SOURCE TEXT:
-*-
Why am I getting the error ValueError: Expected input batch_size (4) to match target batch_size (64)
?
Is it something to do with an incorrect number of channels(?) in the first linear layer? In this example I have 128 *4 *4 as the channel.
I have tried looking online and on this site for the answer but I have not been able to find it. So, I asked here.
Here is the network:
class Net(nn.Module):
"""A representation of a convolutional neural network comprised of VGG blocks."""
def __init__(self, n_channels):
super(Net, self).__init__()
# VGG block 1
self.conv1 = nn.Conv2d(n_channels, 64, (3,3))
self.act1 = nn.ReLU()
self.pool1 = nn.MaxPool2d((2,2), stride=(2,2))
# VGG block 2
self.conv2 = nn.Conv2d(64, 64, (3,3))
self.act2 = nn.ReLU()
self.pool2 = nn.MaxPool2d((2,2), stride=(2,2))
# VGG block 3
self.conv3 = nn.Conv2d(64, 128, (3,3))
self.act3 = nn.ReLU()
self.pool3 = nn.MaxPool2d((2,2), stride=(2,2))
# Fully connected layer
self.f1 = nn.Linear(128 * 4 * 4, 1000)
self.act4 = nn.ReLU()
# Output layer
self.f2 = nn.Linear(1000, 10)
self.act5 = nn.Softmax(dim=1)
def forward(self, X):
"""This function forward propagates the input."""
# VGG block 1
X = self.conv1(X)
X = self.act1(X)
X = self.pool1(X)
# VGG block 2
X = self.conv2(X)
X = self.act2(X)
X = self.pool2(X)
# VGG block 3
X = self.conv3(X)
X = self.act3(X)
X = self.pool3(X)
# Flatten
X = X.view(-1, 128 * 4 * 4)
# Fully connected layer
X = self.f1(X)
X = self.act4(X)
# Output layer
X = self.f2(X)
X = self.act5(X)
return X
Here is the training loop:
def training_loop(
n_epochs,
optimizer,
model,
loss_fn,
train_loader):
for epoch in range(1, n_epochs + 1):
loss_train = 0.0
for i, (imgs, labels) in enumerate(train_loader):
outputs = model(imgs)
loss = loss_fn(outputs, labels)
optimizer.zero_grad()
loss.backward()
optimizer.step()
loss_train += loss.item()
-*-
SUPPLIED RECORDS:
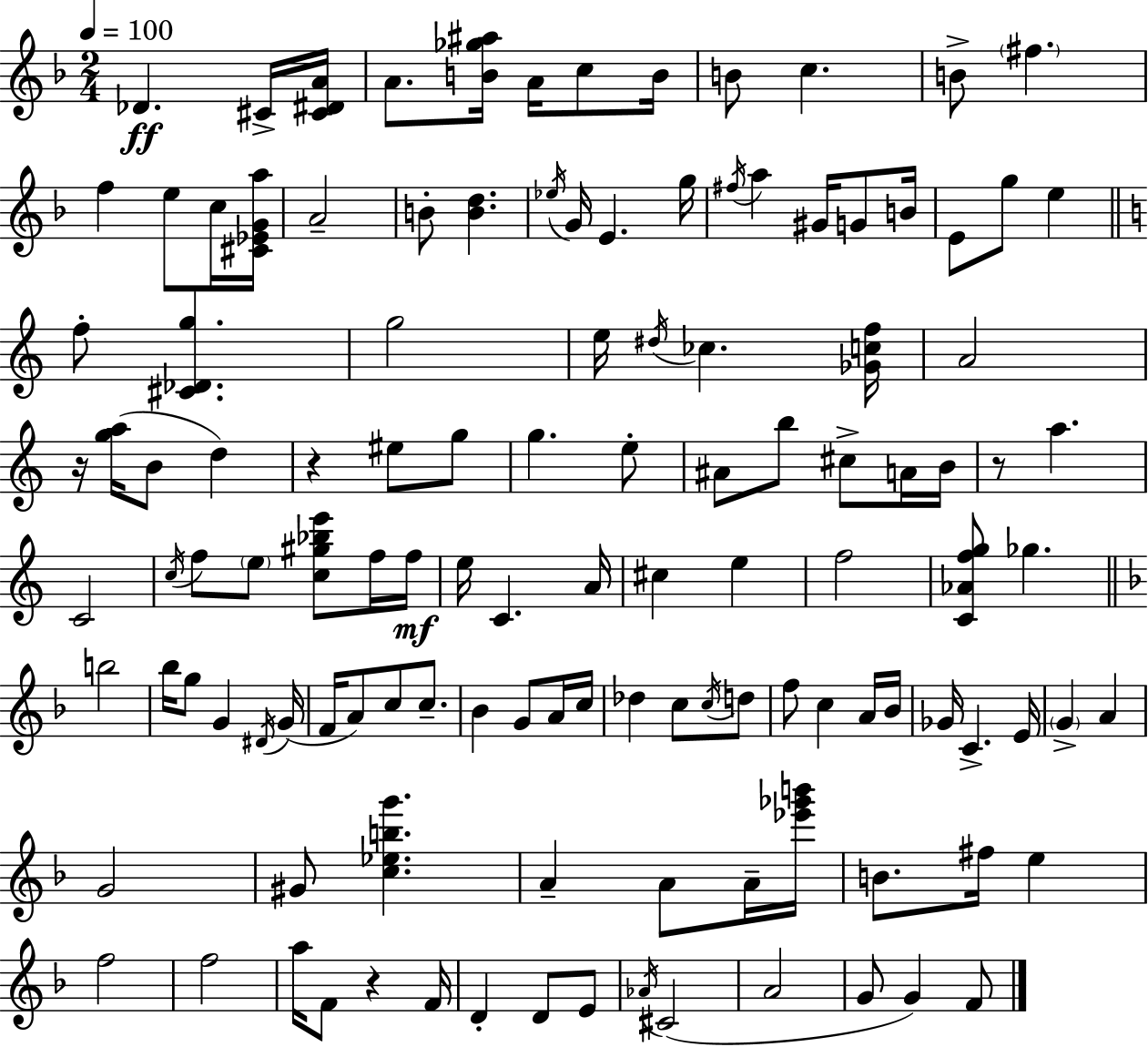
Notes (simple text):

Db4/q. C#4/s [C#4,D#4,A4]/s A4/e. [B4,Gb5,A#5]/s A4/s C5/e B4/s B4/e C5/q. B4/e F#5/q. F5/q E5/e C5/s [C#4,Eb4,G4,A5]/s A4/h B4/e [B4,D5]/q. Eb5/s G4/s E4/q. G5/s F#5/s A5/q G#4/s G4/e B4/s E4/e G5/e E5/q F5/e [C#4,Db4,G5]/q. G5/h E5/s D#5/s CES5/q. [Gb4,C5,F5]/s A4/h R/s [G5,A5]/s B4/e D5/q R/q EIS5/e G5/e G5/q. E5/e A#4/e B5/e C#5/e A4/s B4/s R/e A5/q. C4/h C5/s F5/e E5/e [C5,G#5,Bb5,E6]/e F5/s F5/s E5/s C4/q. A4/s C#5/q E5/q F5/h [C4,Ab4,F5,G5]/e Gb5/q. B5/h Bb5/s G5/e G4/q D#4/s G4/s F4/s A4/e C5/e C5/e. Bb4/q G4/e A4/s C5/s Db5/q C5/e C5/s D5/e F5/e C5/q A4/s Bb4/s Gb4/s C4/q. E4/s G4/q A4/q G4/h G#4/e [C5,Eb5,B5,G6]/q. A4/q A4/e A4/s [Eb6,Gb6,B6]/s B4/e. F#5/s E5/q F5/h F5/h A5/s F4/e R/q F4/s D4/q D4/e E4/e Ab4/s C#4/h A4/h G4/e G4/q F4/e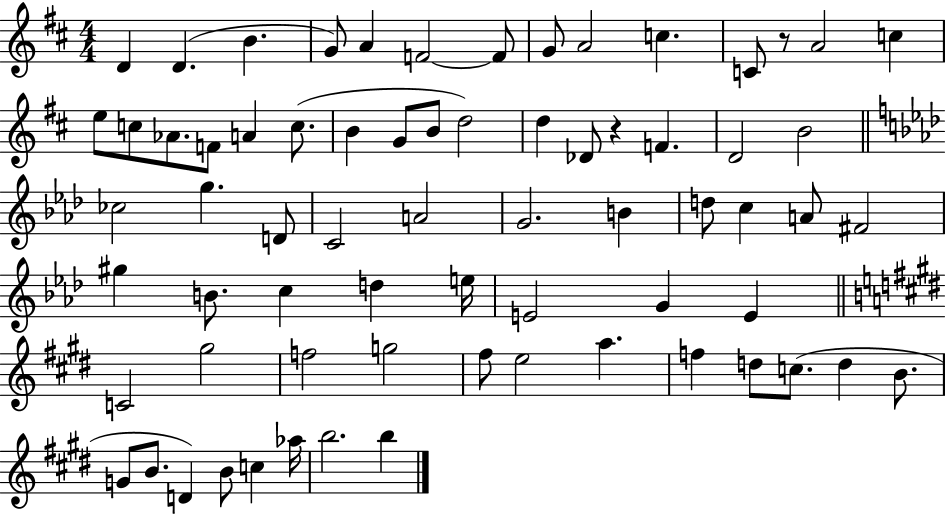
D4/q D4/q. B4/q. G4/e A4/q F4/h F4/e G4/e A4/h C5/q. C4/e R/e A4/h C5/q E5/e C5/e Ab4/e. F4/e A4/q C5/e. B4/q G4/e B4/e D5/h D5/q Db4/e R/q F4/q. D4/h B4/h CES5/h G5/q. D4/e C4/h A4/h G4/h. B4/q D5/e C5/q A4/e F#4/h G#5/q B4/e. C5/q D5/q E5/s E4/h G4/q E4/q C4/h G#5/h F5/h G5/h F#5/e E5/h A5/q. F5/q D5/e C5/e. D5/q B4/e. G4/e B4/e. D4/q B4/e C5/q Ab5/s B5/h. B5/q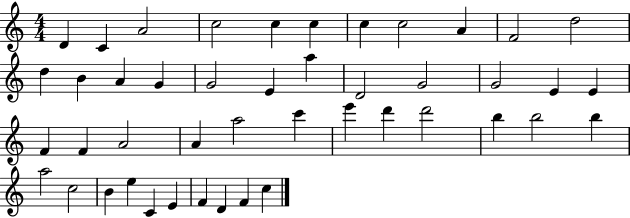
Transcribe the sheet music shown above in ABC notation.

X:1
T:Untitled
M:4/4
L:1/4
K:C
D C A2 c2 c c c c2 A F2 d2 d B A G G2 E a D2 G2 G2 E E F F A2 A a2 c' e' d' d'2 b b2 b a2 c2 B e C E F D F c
-*-
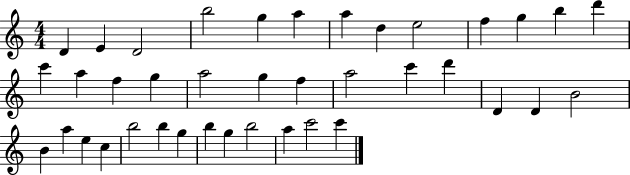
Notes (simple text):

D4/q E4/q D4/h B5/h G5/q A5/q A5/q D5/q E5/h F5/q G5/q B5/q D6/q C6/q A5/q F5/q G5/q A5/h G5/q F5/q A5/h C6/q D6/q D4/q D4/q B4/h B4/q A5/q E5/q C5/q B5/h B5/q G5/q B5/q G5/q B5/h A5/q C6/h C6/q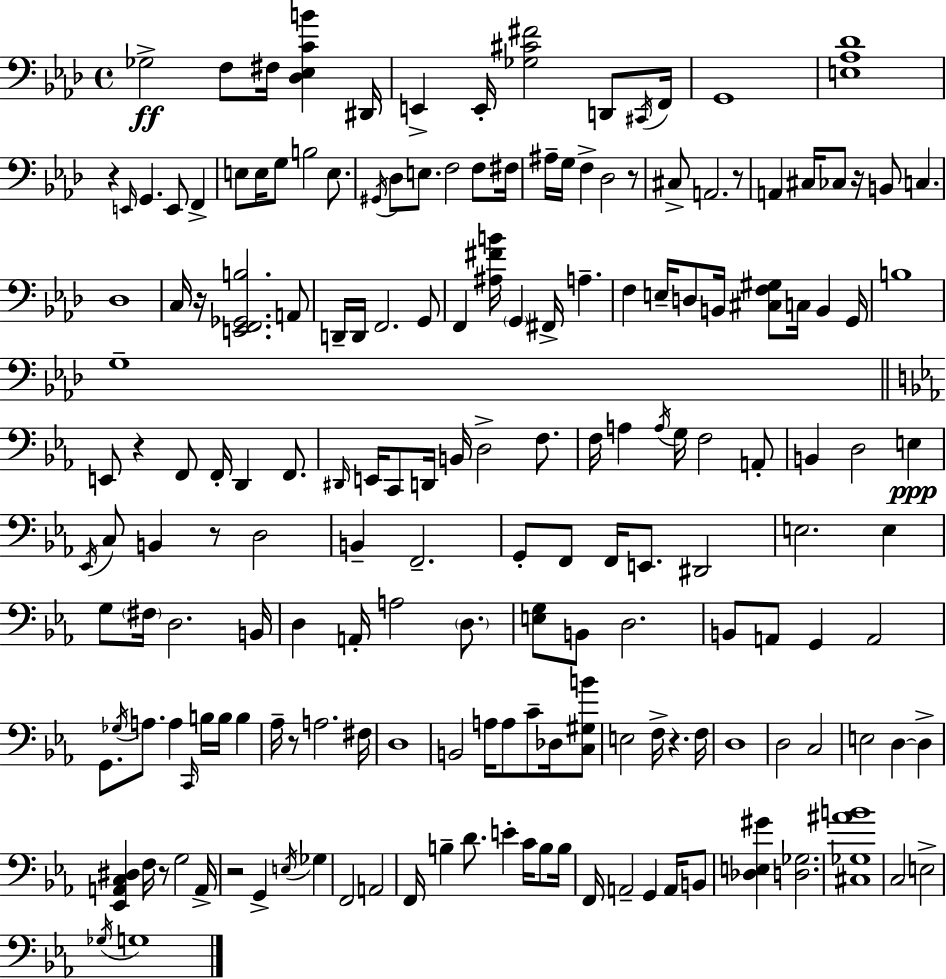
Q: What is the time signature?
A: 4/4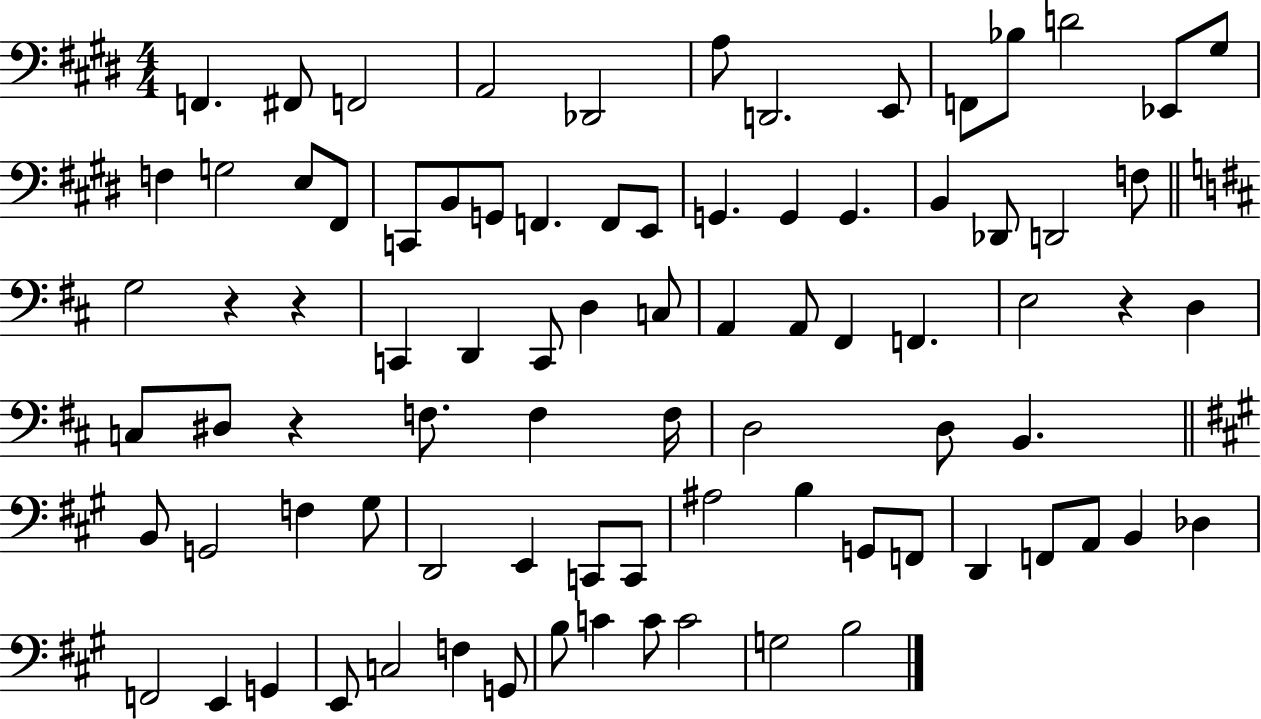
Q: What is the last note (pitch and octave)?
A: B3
-*-
TASKS TO CARRY OUT:
A) In the forum post about the batch size error, what number does the poster give as the channel in the first linear layer?
B) Render this sentence from the forum post into Spanish: "I have tried looking online and on this site for the answer but I have not been able to find it."
C) From the forum post, quote the part that opens with the words containing "self.act2 = nn.ReLU()" and closes with "self.act5 = nn.Softmax(dim=1)".

ANSWERS FOR THE EXERCISE:
A) 128 *4 *4

B) He intentado buscar la respuesta en internet y en este sitio, pero no he podido encontrarla.

C)
self.act2 = nn.ReLU()
self.pool2 = nn.MaxPool2d((2,2), stride=(2,2))
# VGG block 3
self.conv3 = nn.Conv2d(64, 128, (3,3))
self.act3 = nn.ReLU()
self.pool3 = nn.MaxPool2d((2,2), stride=(2,2))
# Fully connected layer
self.f1 = nn.Linear(128 * 4 * 4, 1000)
self.act4 = nn.ReLU()
# Output layer
self.f2 = nn.Linear(1000, 10)
self.act5 = nn.Softmax(dim=1)